Velhinha de cruzeiro
Eu levei um sapato com um saltinho tímido e o usei na tal noite de glamour. E, mesmo assim, foi difícil me equilibrar. Porque navio balança sim. Dizem que não. Assim como dizem que avião não tem turbulência quando atravessa o Atlântico. Por isso, realmente, me admirei ao ver como as modelos (participantes do concurso Top Fashion Cruise) conseguiam andar de salto enorme. “É difícil mesmo”, concorda Audrey Martins, de 18 anos, uma das participantes do concurso. Até coisas simples, como fazer a maquiagem, ficam esquisitas no navio. “Se está balançando muito, você acaba tendo que pintar o olho mais de uma vez porque borra”, explicou o maquiador Jefferson Ribeiro.
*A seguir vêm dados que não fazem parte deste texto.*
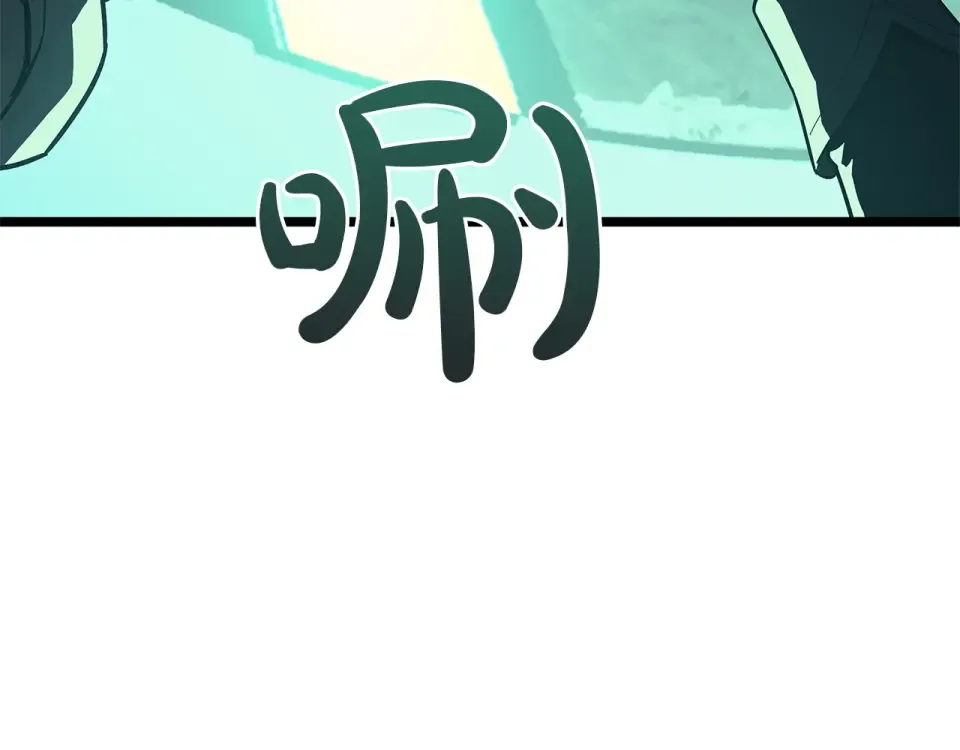 第153话 吃货 第103页
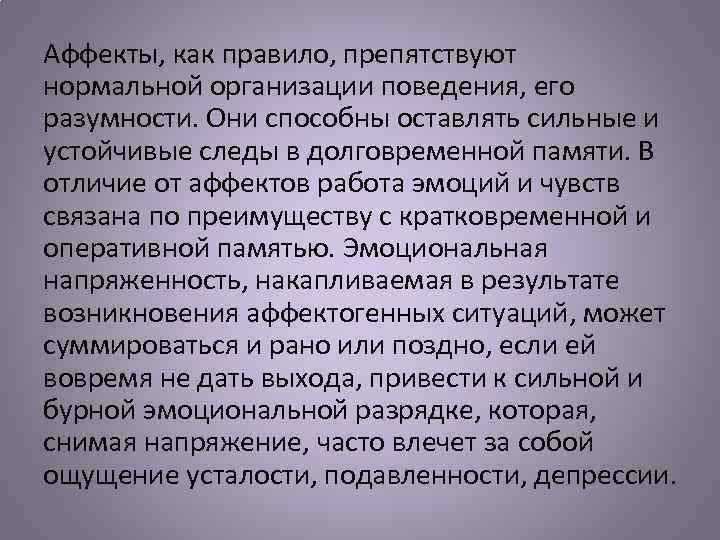 Аффекты, как правило, препятствуют нормальной организации поведения, его разумности. Они способны оставлять сильные и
Fiquei completamente solidária com as modelos. Por isso, não concordei quando uma das minhas companheiras de primeira fila do desfile – a Thaís, de 6 anos – soltou: “Olha só como ela anda, parece uma pata!”. Sim, nesse desfile, que aconteceu no deck, onde ficam as piscinas do navio, sentei em uma primeira fila diferente. Os fashionistas estavam no meio do deck, com as modelos desfilando em volta deles. Cheguei atrasada e sentei no chão ao lado de Thaís e sua amiga Nathalia, de 9. Passamos o desfile conversando. E foi aí que eu percebi que os comentários de duas crianças não são muito diferentes dos proferidos por fashionistas de peso (aqueles que têm cadeira cativa nas primeiras filas da SPFW). “Olha como aquela modelo anda estranho”, diz Thaís. “Aquele sapato é lindo”, aponta Nathalia.
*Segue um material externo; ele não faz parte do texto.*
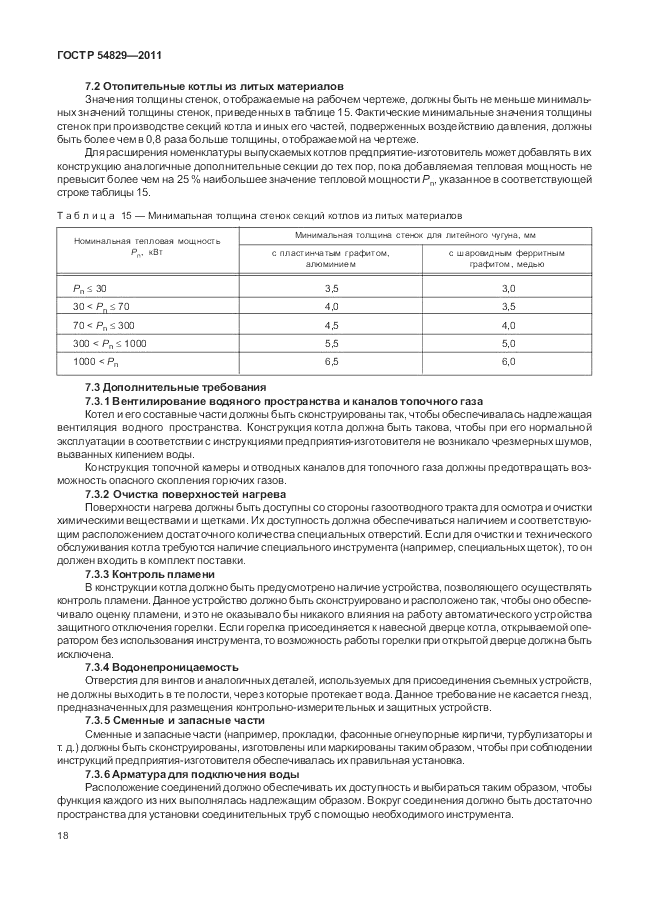 ГОСТ Р 54829-2011, страница 22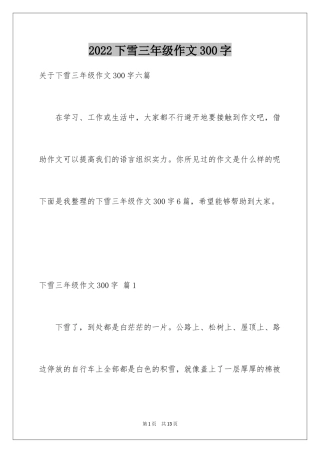 2024下雪三年级作文300字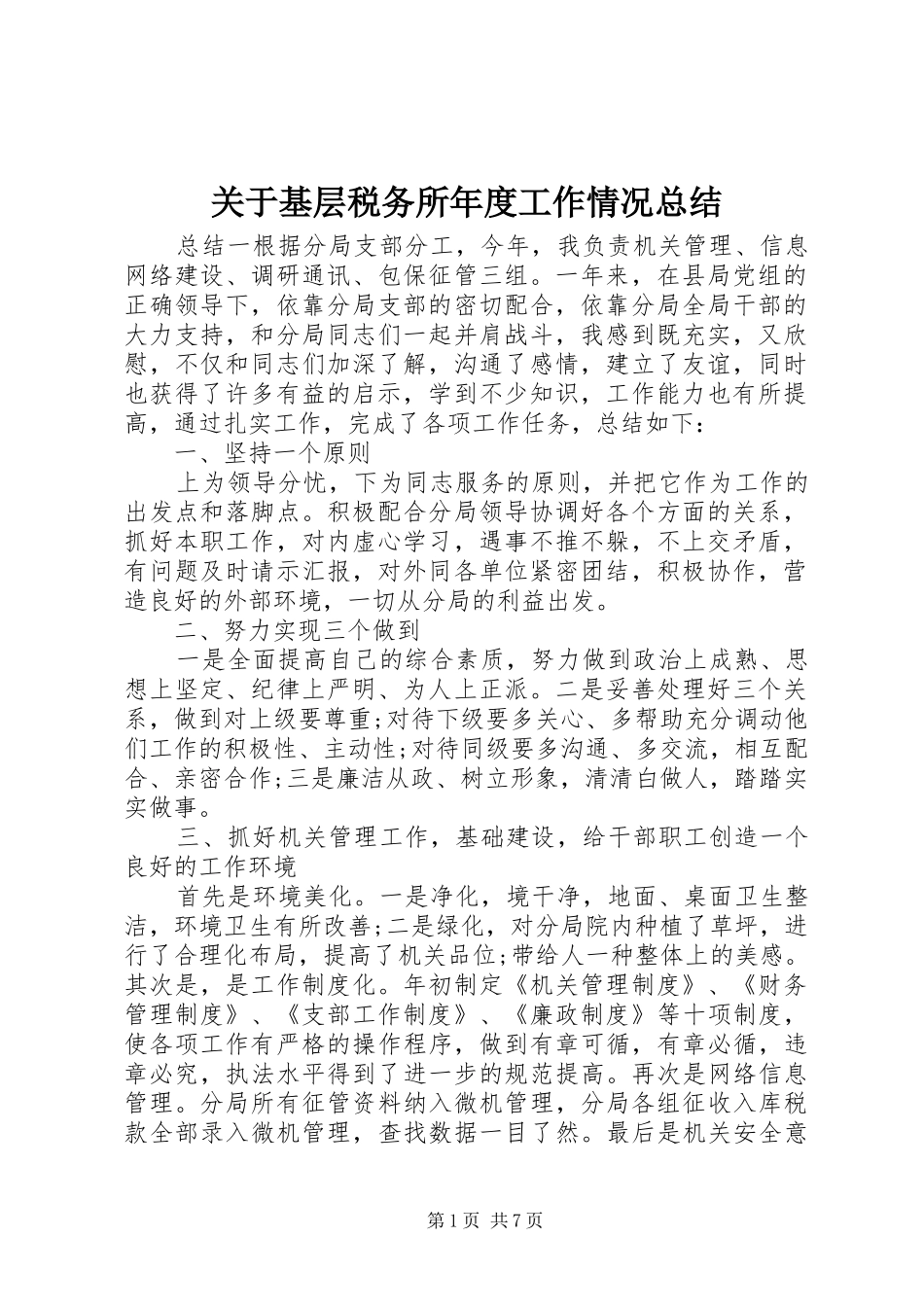 关于基层税务所年度工作情况总结_第1页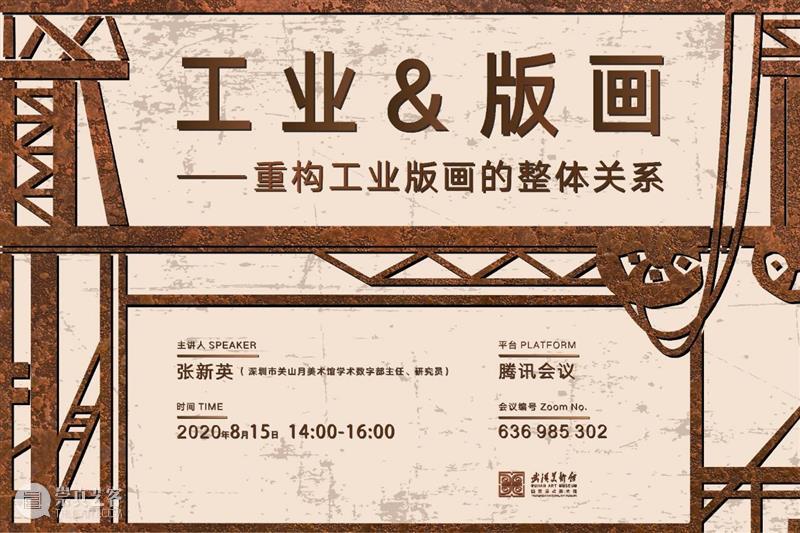 线上讲座预告 | 工业&版画——重构工业版画的整体关系  武汉美术馆 工业 版画 线上 讲座 关系 整体 武汉美术馆 作品展 系列 公教 崇真艺客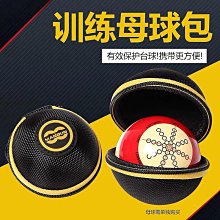 撞球練習器臺球瞄準器訓練斯諾克中式八球視線主視眼sightright主視線 歷史價格詳細信息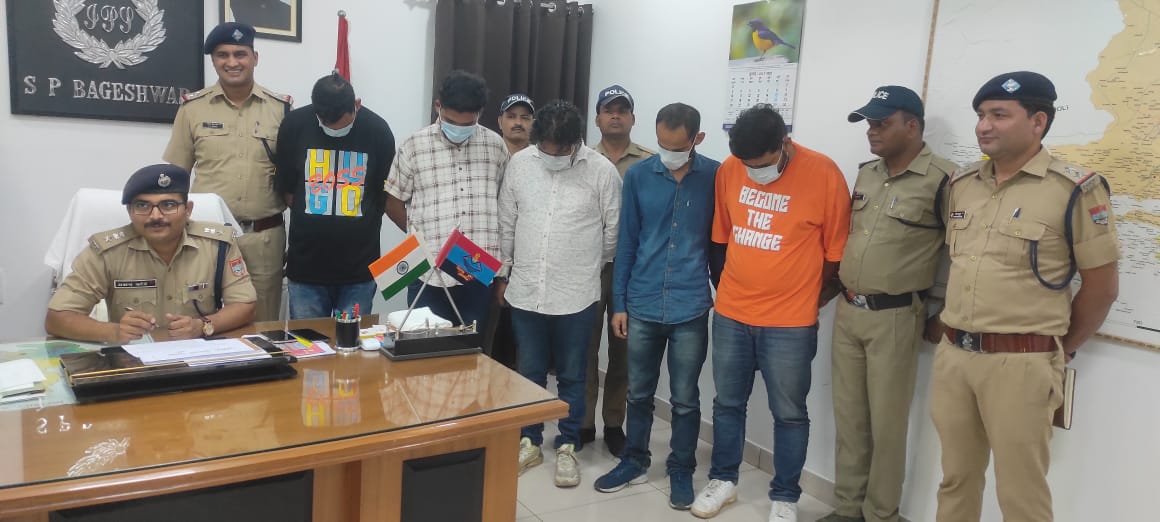 Charas Smuggler Arrested in Bageshwar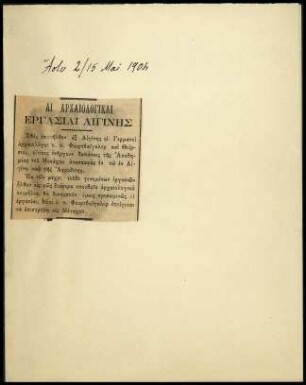Ausschnitt aus der Zeitung Ἄστυ, 02./ 15.05.1904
Os outros desfiles aconteceram no teatro do navio. E, Deus do céu, como aquele lugar balança. No dia da final do concurso, confesso que não consegui prestar muita atenção no desfile. Eu olhava para a frente, via a cortina balançando e uma fila de modelos indo de um lado para o outro e pensava: “Este navio vai afundar”. Foi a primeira vez que, de fato, achei que morreria em um desfile. Nas minhas anotações, como um mantra, só aparecem: “Dramin, Dramin, Dramin”.

Consegui ficar até o fim e concordar que a modelo que ganhou, Paola Eliana, era bem bonita. Sim, essa coisa de balanço do mar pode ter me deixado boazinha demais. Tanto que, depois de ter sobrevivido em um navio por uma semana, tomei uma decisão: vou virar uma velhinha de cruzeiro. Está decidido. E, se tudo der certo, farei cruzeiros para a Europa. Cafona? Quem disse? Moderno é ser classe média.